-------- Testo fornito --------
I costi della progettazione

Uno dei punti nodali da sottolineare è che tra i costi da computare in una campagna di comunicazione o campagna commerciale vi è la stesura stessa dello schema o impianto di campagna – la fase progettuale che definisce la struttura portante e strategica di tutte le attività da realizzare.

L’approccio vincente per la realizzazione del progetto richiede una competenza trasversale di marketing e management, comunicazione interpersonale e public relationsmedia-planning, tecniche di vendita e marketing relazionale, webmarketing e comunicazione in internet, skills di ricerca di marketing qualitative e quantitative, con competenze trasversali di project management in grado di sinergizzare le diverse azioni.

Questa fase, di solito condotta dal consulente in comunicazione, è un lavoro professionale impegnativo che richiede esso stesso un budget. Sbagliare questa fase farebbe saltare l’intero impianto del progetto.
--------
Consegna – Ricopia parola per parola tutto il testo qui sopra sui costi della progettazione.
-------- Materiale presentato --------
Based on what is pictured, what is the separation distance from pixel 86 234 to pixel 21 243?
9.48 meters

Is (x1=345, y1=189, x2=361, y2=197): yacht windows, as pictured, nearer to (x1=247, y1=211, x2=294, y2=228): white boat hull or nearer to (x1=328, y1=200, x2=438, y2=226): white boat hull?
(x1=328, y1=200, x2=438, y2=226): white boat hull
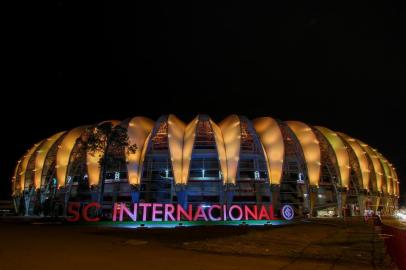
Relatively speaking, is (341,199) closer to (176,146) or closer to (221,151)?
(221,151)

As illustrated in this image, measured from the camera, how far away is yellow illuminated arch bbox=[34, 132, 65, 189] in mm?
51531

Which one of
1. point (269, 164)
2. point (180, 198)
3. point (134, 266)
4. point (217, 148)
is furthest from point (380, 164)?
point (134, 266)

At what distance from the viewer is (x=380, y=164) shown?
57781 millimetres

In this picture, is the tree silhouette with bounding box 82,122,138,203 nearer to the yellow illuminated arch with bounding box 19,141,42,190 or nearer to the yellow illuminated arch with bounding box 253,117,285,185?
the yellow illuminated arch with bounding box 253,117,285,185

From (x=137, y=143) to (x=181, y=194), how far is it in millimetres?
8508

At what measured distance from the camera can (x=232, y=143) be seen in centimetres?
4484

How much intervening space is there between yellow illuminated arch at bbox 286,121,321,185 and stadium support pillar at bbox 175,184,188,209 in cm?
1579

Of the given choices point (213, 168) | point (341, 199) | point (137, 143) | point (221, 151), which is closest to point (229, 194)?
point (213, 168)

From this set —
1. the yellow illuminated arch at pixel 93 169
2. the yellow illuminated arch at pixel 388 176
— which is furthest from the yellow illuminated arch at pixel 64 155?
the yellow illuminated arch at pixel 388 176

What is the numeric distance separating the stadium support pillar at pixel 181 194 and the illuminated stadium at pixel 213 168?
120mm

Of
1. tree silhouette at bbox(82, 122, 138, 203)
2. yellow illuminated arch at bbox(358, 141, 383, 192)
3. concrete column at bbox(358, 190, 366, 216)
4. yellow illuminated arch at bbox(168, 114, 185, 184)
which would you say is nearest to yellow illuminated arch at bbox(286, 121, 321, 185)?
concrete column at bbox(358, 190, 366, 216)

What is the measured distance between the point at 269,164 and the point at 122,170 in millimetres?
19106

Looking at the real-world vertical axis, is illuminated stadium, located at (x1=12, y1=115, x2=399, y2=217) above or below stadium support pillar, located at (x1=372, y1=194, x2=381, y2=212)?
above

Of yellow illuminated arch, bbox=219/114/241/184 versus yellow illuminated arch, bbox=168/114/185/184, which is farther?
yellow illuminated arch, bbox=219/114/241/184
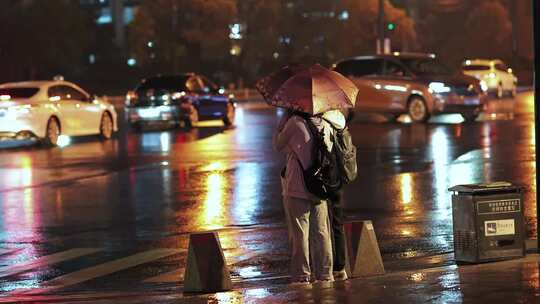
--------
Risposta –
I costi della progettazione

Uno dei punti nodali da sottolineare è che tra i costi da computare in una campagna di comunicazione o campagna commerciale vi è la stesura stessa dello schema o impianto di campagna – la fase progettuale che definisce la struttura portante e strategica di tutte le attività da realizzare.

L’approccio vincente per la realizzazione del progetto richiede una competenza trasversale di marketing e management, comunicazione interpersonale e public relationsmedia-planning, tecniche di vendita e marketing relazionale, webmarketing e comunicazione in internet, skills di ricerca di marketing qualitative e quantitative, con competenze trasversali di project management in grado di sinergizzare le diverse azioni.

Questa fase, di solito condotta dal consulente in comunicazione, è un lavoro professionale impegnativo che richiede esso stesso un budget. Sbagliare questa fase farebbe saltare l’intero impianto del progetto.